Bye for now
- Laura Batt
- Feb 3, 2016
- 3 min read
Vicki Harrison wrote that "grief is like the ocean; it comes on waves ebbing and flowing. Sometimes the water is calm, and sometimes it is overwhelming. All we can do is learn to swim.” I feel like it will be a long time before my family learns to swim again but the wonderful memories we have of my Grandad will comfort us in future moments of fragility.

The day we said our final farewells couldn't have been more perfect. The warmest of words from everyone who knew him have already begun to heal my heart and to see every pew filled with his oldest friends ensured me that he will never be forgotten. From the love songs of Elvis to the toe-tapping, jive number we knew would make him smile, the service was a roaring celebration of his life. There wasn't a single person in the room whose life he hadn't touched, so to say he was adored and respected within the community is an understatement. I have never felt so much pride and sorrow in the same breath, but I can imagine it's a feeling that doesn't come around too often.
I'm so thankful for my family and everything they did to ensure I made it home for the day. Grandad was an enormous part of our lives and to consider not being by their sides to say goodbye was a scary notion for me - I will always be grateful.
I'll be heading back to Sydney to continue my adventure this coming Monday. It's now more important than ever that I make every day count because the only person who was more excited about this trip than me, was my Grandad!
Talk to you soon,
Laura
P.S. I had the honour of reading some words I'd written at the service. I wasn't sure whether to include them, but I think without them it's almost impossible to express how much of a character he was. Read at your will!
On the 3rd of January 2016 the world lost a great man. Peter John Finlan was a Navel cadet, a bus driver, a carpenter and a full time joker but most importantly he was my incredibly warm and spirited Grandad.
The loss I am feeling right now is inconceivable. When people refer to their Grandparent as their best friend, something doesn't quite sit right with me. Grandad wasn't my best friend; I didn't chat with him about idle gossip or the latest trends. When he asked me a question he wanted to know how I was, how my week was going and what had made me happy that day. He knew how to reason with me when I was headstrong and lift my mood when no one else prevailed. He was generous, at times stubborn but always the voice of reason. He wasn't my best friend because he was so much more; he was formidable everyday.

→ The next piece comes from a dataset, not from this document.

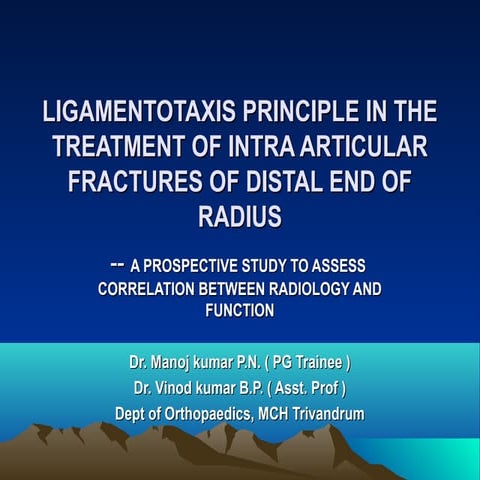 LIGAMENTOTAXIS PRINCIPLE IN THE TREATMENT OF INTRA ARTICULAR FRACTURES OF DISTAL END OF RADIUS

-- A PROSPECTIVE STUDY TO ASSESS CORRELATION BETWEEN RADIOLOGY AND FUNCTION

Dr. Manoj kumar P.N. ( PG Trainee )
Dr. Vinod kumar B.P. ( Asst. Prof )
Dept of Orthopaedics, MCH Trivandrum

I always admired how deeply Grandad loved. He shared his heart with so many, be it his friends, his children, or his grandchildren. But no one quite stole his heart like my Nan. As Nan's memory began to falter and the sparkle in her eye wasn't quite as bright, no one could deny the sparkle still left in Grandad's. They were soul mates and I can't even begin to comprehend the devotion he felt for her. I will always remain in awe of his laughter, his courage and his strength until it was time for him to leave us.
The void my Grandad has left is immense. He touched more lives than I can ever hope to in my lifetime and made more people smile than I can even begin to explain. As he wrote in my birthday card this year, something special happened when he held me in his arms for the first time. Everything clicked, he pulled me in and we loved each other from that moment onwards. I am the person I am today because of his guidance and support and know that whatever direction I take my life in, he'll be nudging me in the back with every step.
I'll love you always Grandad, you truly were an incredible man.